:: TEXT UNDER STUDY
Our friends at This Day in Music are bringing us some of the most relevant events that happened this week, along with a playlist for each day. Read along and enjoy these musical flashbacks.
1st February 1967, Pink Floyd spent the day recording parts for the Syd Barrett songs “Arnold Layne” and “Candy And A Current Bun” at Sound Techniques Studios, Chelsea, London. Floyd also turned professional on this day after signing a deal with EMI Records.
Written by Barrett, the song that sealed their pop-psychedelic reputation was inspired by a real-life underwear thief who stole women’s clothes from Cambridge washing lines. There was a girl’s college in the City, so there were constantly great lines of bras and knickers on washing lines. The mystery thief was never caught.
Playlist: Men’s names.
2nd February 2004, TV network CBS apologised for its broadcast of the American Super Bowl after Janet Jackson was left exposed when Justin Timberlake ripped her top. The pair had been performing a raunchy half-time duet when one of Jackson’s breasts was exposed as Timberlake pulled at her top. An estimated 140 million people were watching the show when at the end, pop star Justin Timberlake popped off part of Jackson’s corset. Janet explained that her red bra was supposed to remain after Justin pulled off the leather cover – her breast wasn’t supposed to show.
CBS quickly cut away from the scene (which lasted nine-sixteenths of a second), but was still flooded with calls from angry viewers about the half-time entertainment, produced by MTV. Timberlake insisted it had been an accident saying “I am sorry that anyone was offended by the wardrobe malfunction during the half-time performance of the Super Bowl.”
3rd February 1959, 22 year old Buddy Holly, The Big Bopper and Ritchie Valens, aged 17, died in a crash shortly after take-off from Clear Lake, Iowa, the pilot of the single-engined Beechcraft Bonanza plane was also killed.
Holly had hired the plane after heating problems developed on his tour bus, (with a faulty heating system in 25 °F (−32 °C) temperatures). All three were traveling to Fargo, North Dakota, for the next show on their Winter Dance Party Tour which Holly had set – covering 24 cities in three weeks, to make money after the break-up of his band, The Crickets, last year.
::::
- _STUDY QUESTIONS_
[a] According to the music history text, at which studio did Pink Floyd record on 1 February 1967?
[b] Name every musician the music history text says died in the plane crash on 3 February 1959.
[c] From the music history text, return the passage starting at "1st February 1967, Pink" and ending at "was never caught.".
:: RECORD EXCERPTS
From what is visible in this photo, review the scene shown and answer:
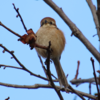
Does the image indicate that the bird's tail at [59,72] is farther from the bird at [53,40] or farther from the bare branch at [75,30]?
the bare branch at [75,30]

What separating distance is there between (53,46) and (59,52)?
275 mm

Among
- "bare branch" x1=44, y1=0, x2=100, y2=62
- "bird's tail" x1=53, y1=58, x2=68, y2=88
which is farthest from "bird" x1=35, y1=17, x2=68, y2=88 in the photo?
"bare branch" x1=44, y1=0, x2=100, y2=62

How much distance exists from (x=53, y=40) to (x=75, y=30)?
0.58 metres

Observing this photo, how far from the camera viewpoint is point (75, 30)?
2.65m

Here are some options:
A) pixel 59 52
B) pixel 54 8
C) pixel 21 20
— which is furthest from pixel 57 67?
pixel 21 20

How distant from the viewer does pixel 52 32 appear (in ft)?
10.5

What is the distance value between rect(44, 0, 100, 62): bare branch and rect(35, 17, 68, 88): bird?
47 centimetres

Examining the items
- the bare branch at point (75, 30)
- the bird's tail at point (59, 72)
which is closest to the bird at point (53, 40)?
the bird's tail at point (59, 72)

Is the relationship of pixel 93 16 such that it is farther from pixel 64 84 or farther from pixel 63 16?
pixel 64 84

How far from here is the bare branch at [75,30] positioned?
244 cm

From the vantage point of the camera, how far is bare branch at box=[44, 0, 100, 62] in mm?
2444

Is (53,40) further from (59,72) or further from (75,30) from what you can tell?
(59,72)

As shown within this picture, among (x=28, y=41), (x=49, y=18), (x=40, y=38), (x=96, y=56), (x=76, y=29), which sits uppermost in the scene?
(x=49, y=18)

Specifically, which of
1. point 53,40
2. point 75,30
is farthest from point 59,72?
point 75,30
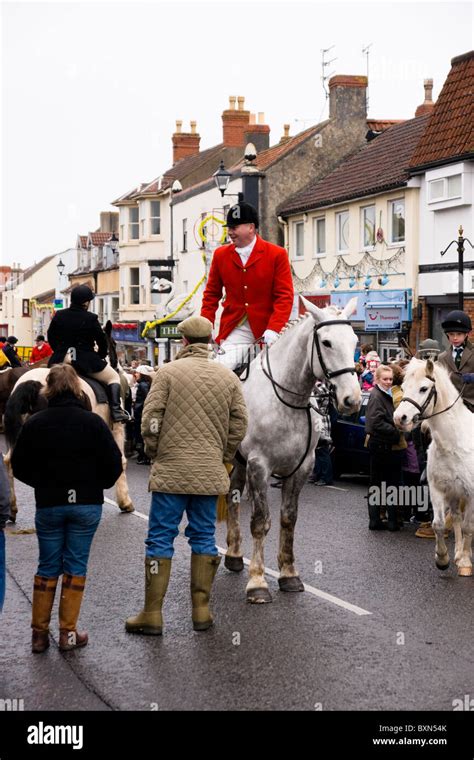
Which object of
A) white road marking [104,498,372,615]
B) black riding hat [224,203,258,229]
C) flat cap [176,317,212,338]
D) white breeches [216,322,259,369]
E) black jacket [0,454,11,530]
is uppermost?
black riding hat [224,203,258,229]

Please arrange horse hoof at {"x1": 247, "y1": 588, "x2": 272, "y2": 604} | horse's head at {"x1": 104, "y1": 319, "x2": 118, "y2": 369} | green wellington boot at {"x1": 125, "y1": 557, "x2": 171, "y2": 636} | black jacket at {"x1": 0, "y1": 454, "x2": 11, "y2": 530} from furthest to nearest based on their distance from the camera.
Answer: horse's head at {"x1": 104, "y1": 319, "x2": 118, "y2": 369} → horse hoof at {"x1": 247, "y1": 588, "x2": 272, "y2": 604} → green wellington boot at {"x1": 125, "y1": 557, "x2": 171, "y2": 636} → black jacket at {"x1": 0, "y1": 454, "x2": 11, "y2": 530}

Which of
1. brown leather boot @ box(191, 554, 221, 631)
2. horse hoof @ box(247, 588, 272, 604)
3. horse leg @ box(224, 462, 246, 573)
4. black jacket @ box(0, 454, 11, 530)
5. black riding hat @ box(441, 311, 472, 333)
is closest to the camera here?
black jacket @ box(0, 454, 11, 530)

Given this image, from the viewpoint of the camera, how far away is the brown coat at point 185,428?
7219mm

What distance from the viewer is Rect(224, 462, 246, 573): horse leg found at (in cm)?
930

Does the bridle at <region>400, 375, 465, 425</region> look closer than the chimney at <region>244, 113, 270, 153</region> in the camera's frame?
Yes

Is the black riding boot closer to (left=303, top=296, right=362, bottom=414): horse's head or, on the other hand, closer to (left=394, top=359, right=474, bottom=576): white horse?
(left=394, top=359, right=474, bottom=576): white horse

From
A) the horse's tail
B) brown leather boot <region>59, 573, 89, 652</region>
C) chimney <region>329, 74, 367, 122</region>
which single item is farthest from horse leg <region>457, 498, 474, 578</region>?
chimney <region>329, 74, 367, 122</region>

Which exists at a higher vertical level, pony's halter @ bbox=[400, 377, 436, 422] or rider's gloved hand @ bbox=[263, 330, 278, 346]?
rider's gloved hand @ bbox=[263, 330, 278, 346]

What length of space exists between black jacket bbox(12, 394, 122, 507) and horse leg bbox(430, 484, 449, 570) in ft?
11.6

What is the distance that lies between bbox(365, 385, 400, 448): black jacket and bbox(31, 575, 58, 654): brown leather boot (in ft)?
20.5

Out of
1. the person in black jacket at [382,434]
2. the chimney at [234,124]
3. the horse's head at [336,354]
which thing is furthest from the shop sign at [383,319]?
the chimney at [234,124]

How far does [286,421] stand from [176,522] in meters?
1.57

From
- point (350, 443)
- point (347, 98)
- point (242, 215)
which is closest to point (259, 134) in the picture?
::::
- _SOLUTIONS PER TASK_
[a] Sound Techniques Studios in Chelsea, London.

[b] Buddy Holly, The Big Bopper, and Ritchie Valens.

[c]
1st February 1967, Pink Floyd spent the day recording parts for the Syd Barrett songs “Arnold Layne” and “Candy And A Current Bun” at Sound Techniques Studios, Chelsea, London. Floyd also turned professional on this day after signing a deal with EMI Records.
Written by Barrett, the song that sealed their pop-psychedelic reputation was inspired by a real-life underwear thief who stole women’s clothes from Cambridge washing lines. There was a girl’s college in the City, so there were constantly great lines of bras and knickers on washing lines. The mystery thief was never caught.